Late in the evening on February 18th, wind energy provided more energy to the Southwest Power Pool (SPP) electric grid than coal, natural gas or nuclear power. At roughly 11PM, wind power generated nearly 40% of all the electricity in the SPP region, which includes Nebraska, Kansas, Oklahoma and portions of New Mexico, Texas, Arkansas and Louisiana. Meanwhile, the region received the remainder of its electricity from coal (37%), natural gas (11%), nuclear (10%) and hydro power (2%). That's right: renewable energy provided more energy than either fossil fuels or nuclear reactors.
This isn't the first time high levels of wind energy have provided power to SPP. Just this past November, SPP recorded a peak of over 9,000 megawatts of wind power generation - at that time, wind power provided 38.3% of the regional transmission organization's (RTO) energy. The peak on February 15th was bigger, both in penetration and total megawatts. At one point, more than 10,000 megawatts of wind power were churning out energy for the RTO. Lower evening electric demand, mixed with exceptionally high winds pushed SPP to 43.9% wind power. In December, Texas recorded a peak for wind power output that provided nearly 45% of electricity within the Electric Reliability Council of Texas (ERCOT) grid.

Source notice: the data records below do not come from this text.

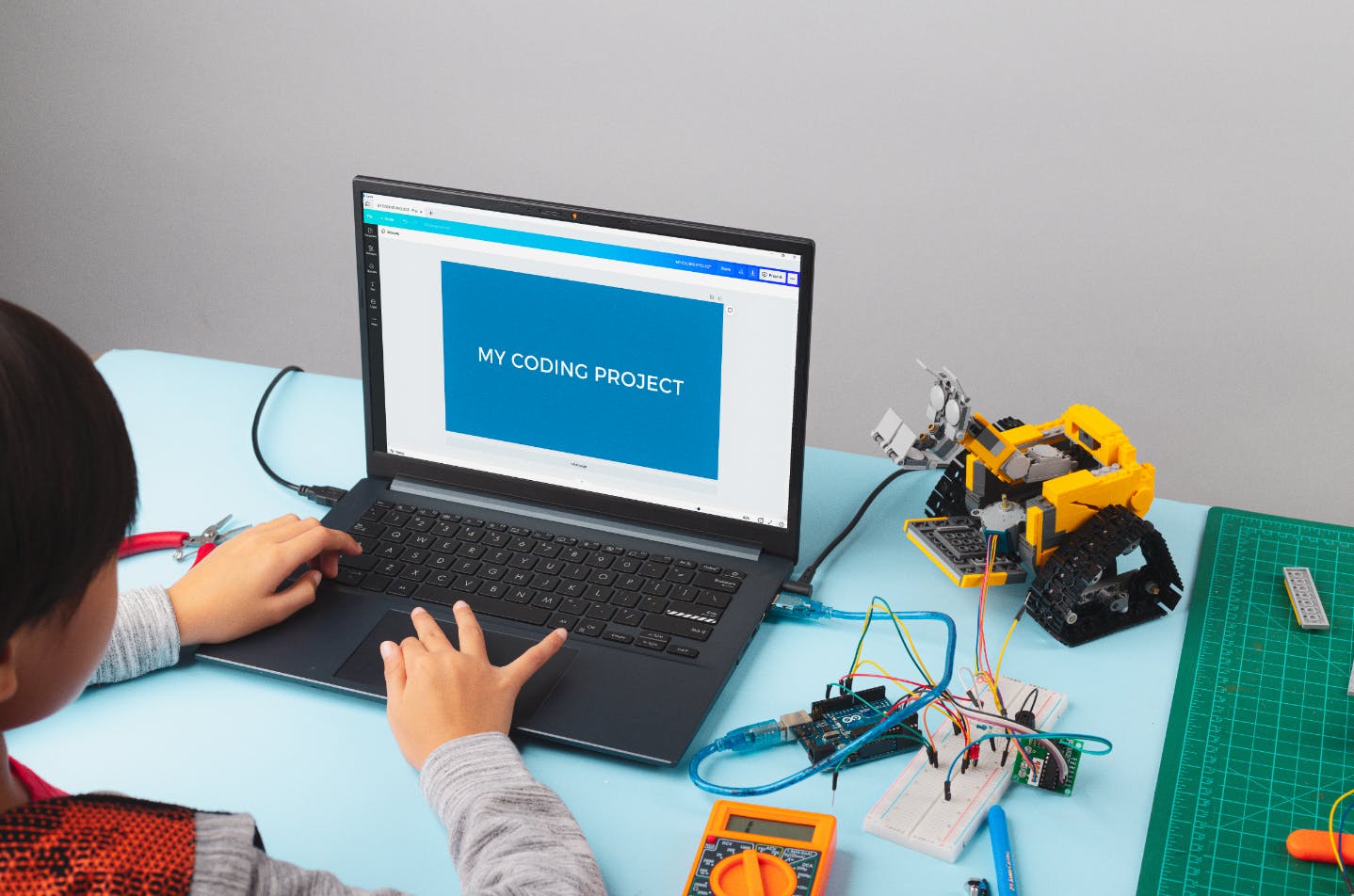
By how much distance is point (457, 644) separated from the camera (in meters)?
1.11

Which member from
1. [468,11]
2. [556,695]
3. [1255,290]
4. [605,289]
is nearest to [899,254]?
[1255,290]

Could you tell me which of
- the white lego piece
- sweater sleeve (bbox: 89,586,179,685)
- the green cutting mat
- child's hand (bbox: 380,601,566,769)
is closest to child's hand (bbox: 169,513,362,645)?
sweater sleeve (bbox: 89,586,179,685)

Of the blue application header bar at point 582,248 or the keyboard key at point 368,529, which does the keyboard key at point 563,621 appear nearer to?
the keyboard key at point 368,529

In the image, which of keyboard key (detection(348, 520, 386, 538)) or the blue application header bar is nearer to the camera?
the blue application header bar

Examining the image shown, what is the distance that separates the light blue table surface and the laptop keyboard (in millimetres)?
76

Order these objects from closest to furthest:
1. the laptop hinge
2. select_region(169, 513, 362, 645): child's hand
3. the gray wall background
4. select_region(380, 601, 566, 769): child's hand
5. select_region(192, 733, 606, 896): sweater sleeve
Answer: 1. select_region(192, 733, 606, 896): sweater sleeve
2. select_region(380, 601, 566, 769): child's hand
3. select_region(169, 513, 362, 645): child's hand
4. the laptop hinge
5. the gray wall background

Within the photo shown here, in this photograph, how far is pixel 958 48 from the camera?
7.20 ft

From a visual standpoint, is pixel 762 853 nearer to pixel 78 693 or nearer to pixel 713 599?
pixel 713 599

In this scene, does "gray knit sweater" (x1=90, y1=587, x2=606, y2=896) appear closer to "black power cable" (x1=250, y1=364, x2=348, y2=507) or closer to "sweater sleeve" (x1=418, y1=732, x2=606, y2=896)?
"sweater sleeve" (x1=418, y1=732, x2=606, y2=896)

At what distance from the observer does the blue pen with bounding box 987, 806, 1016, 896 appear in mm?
893

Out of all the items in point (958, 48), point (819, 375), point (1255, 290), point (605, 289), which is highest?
point (958, 48)

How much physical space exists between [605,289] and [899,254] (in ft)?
4.32

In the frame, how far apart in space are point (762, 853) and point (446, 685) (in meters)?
0.29

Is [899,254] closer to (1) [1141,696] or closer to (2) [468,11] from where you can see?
(2) [468,11]
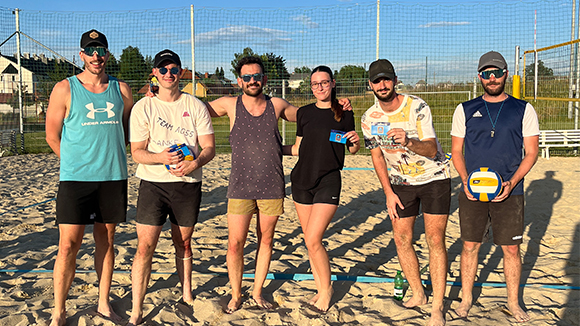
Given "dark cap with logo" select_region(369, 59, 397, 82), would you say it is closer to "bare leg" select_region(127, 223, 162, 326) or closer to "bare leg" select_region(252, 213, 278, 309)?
"bare leg" select_region(252, 213, 278, 309)

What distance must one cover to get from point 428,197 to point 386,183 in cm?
30

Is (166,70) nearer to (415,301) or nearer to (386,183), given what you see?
(386,183)

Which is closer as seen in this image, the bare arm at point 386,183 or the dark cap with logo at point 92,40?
the dark cap with logo at point 92,40

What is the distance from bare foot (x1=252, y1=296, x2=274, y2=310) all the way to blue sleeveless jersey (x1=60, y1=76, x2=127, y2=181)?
134 centimetres

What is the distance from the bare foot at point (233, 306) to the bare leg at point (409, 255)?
3.97ft

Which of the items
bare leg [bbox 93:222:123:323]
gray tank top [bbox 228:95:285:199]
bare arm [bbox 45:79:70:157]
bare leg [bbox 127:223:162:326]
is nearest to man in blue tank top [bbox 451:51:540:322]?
gray tank top [bbox 228:95:285:199]

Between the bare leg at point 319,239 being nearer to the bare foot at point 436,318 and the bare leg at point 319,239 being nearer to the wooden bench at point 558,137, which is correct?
the bare foot at point 436,318

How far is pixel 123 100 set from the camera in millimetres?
3219

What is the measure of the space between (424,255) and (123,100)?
10.7 ft

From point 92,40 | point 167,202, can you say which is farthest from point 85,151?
point 92,40

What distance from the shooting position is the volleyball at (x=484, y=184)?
123 inches

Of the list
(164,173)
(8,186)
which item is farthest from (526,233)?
(8,186)

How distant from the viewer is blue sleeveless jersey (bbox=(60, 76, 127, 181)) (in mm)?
3055

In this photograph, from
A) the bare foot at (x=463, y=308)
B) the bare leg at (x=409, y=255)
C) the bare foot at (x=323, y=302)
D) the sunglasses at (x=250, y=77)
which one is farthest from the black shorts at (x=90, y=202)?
the bare foot at (x=463, y=308)
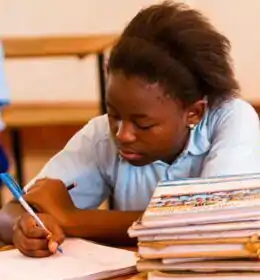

Nothing broke. The system didn't crash. Everyone still had electricity when they flipped a switch. Wind power delivered and the sky didn't fall. The Department of Energy published a study last year indicating the country could receive 30% or more of its electricity from wind farms by 2035, and SPP just provided additional evidence that the goal is realistic. Several utilities across the Southeast, including Alabama Power, Georgia Power, Gulf Power and the Tennessee Valley Authority plan to receive or are already receiving some wind power from the SPP region. But it's clear utilities can, and should, incorporate significantly more wind power into their portfolios.